• THE TASK: Pull out every line of the records below that contains the string "Training". Count a line only if the capitalization matches.

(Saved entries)
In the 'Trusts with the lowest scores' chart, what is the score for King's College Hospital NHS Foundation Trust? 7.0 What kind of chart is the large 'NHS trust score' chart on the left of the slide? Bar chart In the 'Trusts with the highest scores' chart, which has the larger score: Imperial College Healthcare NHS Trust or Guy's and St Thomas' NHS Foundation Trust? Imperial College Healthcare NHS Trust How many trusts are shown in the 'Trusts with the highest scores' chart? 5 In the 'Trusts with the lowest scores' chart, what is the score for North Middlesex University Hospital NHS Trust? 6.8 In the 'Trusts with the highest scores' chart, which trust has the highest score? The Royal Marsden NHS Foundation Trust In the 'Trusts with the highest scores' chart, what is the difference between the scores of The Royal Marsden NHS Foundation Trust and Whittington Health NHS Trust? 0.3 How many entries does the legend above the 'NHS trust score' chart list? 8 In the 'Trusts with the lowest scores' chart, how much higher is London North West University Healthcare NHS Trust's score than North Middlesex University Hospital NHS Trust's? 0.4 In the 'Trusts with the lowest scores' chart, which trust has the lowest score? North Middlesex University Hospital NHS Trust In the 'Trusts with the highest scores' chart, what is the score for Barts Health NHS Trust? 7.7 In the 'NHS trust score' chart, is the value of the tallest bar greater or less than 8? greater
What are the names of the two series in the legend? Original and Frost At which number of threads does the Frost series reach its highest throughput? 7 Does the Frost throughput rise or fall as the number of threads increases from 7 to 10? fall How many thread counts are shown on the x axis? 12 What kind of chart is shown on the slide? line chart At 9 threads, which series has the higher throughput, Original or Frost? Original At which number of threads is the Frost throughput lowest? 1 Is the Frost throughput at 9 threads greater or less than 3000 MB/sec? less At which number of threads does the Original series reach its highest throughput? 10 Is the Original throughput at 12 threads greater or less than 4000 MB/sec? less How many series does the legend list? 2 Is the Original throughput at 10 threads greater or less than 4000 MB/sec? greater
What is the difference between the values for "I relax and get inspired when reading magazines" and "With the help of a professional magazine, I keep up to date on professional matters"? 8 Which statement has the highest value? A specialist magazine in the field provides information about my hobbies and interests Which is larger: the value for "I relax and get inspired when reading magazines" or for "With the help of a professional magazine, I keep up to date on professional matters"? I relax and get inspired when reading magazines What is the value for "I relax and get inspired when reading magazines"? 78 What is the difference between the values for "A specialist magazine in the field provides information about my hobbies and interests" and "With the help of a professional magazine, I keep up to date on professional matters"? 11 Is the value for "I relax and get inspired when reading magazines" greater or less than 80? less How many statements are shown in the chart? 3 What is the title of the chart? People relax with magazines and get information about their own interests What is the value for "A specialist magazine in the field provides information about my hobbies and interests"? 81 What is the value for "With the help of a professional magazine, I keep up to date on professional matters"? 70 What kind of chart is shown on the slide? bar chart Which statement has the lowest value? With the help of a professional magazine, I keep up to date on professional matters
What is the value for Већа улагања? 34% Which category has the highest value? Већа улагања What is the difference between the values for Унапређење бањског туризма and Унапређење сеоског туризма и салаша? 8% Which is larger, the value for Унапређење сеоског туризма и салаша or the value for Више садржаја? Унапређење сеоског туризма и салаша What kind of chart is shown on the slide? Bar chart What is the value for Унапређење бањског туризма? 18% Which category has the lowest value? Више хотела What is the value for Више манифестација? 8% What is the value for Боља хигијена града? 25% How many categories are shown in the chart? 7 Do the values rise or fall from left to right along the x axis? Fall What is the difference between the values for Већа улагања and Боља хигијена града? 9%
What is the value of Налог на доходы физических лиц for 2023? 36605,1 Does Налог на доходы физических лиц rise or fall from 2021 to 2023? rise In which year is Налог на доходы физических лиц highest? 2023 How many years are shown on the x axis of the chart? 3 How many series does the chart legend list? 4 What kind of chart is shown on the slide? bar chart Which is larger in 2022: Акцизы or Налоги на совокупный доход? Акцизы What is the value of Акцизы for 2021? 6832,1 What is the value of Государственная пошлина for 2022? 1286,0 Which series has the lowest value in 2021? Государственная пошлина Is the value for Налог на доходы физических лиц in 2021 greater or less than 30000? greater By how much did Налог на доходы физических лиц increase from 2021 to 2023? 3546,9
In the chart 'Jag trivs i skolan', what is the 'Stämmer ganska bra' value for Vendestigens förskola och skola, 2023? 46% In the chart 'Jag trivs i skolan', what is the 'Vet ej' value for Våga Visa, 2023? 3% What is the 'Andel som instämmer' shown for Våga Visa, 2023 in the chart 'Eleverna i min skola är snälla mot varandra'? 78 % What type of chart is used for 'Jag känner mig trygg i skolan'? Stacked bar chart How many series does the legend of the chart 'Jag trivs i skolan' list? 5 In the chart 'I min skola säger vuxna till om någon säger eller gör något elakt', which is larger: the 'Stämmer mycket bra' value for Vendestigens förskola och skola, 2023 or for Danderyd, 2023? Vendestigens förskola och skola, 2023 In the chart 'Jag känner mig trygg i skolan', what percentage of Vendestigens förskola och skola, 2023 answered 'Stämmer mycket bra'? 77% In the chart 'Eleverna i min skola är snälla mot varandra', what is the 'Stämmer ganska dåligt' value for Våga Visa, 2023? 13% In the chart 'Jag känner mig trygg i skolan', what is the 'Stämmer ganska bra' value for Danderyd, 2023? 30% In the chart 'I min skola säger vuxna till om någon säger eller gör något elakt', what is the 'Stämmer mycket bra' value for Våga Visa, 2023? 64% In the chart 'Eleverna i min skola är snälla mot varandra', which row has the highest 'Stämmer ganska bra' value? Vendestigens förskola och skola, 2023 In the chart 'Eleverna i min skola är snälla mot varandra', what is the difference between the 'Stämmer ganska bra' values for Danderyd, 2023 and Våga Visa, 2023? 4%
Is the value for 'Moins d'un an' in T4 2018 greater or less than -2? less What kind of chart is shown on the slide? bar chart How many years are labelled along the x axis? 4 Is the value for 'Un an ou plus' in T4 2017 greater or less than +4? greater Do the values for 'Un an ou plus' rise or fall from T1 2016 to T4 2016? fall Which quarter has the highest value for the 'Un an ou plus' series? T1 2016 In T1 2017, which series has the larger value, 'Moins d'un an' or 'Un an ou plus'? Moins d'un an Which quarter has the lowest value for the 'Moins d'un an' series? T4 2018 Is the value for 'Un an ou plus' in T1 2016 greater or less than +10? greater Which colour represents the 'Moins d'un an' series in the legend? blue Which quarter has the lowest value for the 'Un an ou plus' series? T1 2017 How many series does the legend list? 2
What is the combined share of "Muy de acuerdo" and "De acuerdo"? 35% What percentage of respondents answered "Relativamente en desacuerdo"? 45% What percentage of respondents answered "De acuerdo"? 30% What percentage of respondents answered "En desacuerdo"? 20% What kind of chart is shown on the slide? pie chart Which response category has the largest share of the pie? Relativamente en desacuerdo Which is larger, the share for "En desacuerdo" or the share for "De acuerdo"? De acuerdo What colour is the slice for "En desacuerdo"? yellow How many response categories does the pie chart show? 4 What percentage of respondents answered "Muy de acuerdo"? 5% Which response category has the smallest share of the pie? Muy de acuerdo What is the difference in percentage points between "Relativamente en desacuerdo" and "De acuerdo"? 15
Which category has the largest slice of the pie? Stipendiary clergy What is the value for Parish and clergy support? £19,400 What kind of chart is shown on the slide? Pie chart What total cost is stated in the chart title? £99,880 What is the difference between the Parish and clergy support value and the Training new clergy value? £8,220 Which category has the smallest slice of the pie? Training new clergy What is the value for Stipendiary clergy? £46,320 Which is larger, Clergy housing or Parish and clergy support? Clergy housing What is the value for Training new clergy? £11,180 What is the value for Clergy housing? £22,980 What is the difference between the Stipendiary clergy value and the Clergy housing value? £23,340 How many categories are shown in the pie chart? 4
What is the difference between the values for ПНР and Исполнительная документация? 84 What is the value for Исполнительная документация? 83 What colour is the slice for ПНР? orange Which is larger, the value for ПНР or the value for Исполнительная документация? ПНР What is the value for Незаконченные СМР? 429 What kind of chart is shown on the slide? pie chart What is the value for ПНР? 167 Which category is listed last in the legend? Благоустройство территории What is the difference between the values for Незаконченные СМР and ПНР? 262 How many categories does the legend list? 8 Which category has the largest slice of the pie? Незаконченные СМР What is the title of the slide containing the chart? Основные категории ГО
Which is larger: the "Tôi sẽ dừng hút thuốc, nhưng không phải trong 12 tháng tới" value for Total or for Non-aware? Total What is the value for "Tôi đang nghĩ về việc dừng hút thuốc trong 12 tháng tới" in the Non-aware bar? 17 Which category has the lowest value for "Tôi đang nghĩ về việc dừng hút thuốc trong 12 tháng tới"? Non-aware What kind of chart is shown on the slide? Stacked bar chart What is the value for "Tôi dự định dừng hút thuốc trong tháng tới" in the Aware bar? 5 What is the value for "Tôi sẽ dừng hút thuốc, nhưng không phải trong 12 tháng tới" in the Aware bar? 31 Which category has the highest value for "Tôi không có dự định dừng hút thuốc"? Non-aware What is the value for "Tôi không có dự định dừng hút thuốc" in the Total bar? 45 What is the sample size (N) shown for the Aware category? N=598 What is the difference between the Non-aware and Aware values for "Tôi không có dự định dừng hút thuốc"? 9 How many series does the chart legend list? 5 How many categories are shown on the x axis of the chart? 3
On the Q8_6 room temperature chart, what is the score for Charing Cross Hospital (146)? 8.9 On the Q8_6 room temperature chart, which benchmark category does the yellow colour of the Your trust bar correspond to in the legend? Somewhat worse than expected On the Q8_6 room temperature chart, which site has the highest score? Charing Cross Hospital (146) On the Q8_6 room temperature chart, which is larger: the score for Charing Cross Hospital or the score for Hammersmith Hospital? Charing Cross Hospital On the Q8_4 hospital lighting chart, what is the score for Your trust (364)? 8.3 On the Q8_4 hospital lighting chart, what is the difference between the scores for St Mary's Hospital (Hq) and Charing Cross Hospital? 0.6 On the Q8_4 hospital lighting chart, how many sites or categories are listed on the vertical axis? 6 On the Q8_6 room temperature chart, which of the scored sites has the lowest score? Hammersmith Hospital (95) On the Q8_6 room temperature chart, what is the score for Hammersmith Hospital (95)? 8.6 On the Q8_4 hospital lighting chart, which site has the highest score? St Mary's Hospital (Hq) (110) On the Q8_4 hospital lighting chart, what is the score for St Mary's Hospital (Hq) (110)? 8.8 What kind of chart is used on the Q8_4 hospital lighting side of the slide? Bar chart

• ANSWER SECTION:
Which category has the largest slice of the pie? Stipendiary clergy What is the value for Parish and clergy support? £19,400 What kind of chart is shown on the slide? Pie chart What total cost is stated in the chart title? £99,880 What is the difference between the Parish and clergy support value and the Training new clergy value? £8,220 Which category has the smallest slice of the pie? Training new clergy What is the value for Stipendiary clergy? £46,320 Which is larger, Clergy housing or Parish and clergy support? Clergy housing What is the value for Training new clergy? £11,180 What is the value for Clergy housing? £22,980 What is the difference between the Stipendiary clergy value and the Clergy housing value? £23,340 How many categories are shown in the pie chart? 4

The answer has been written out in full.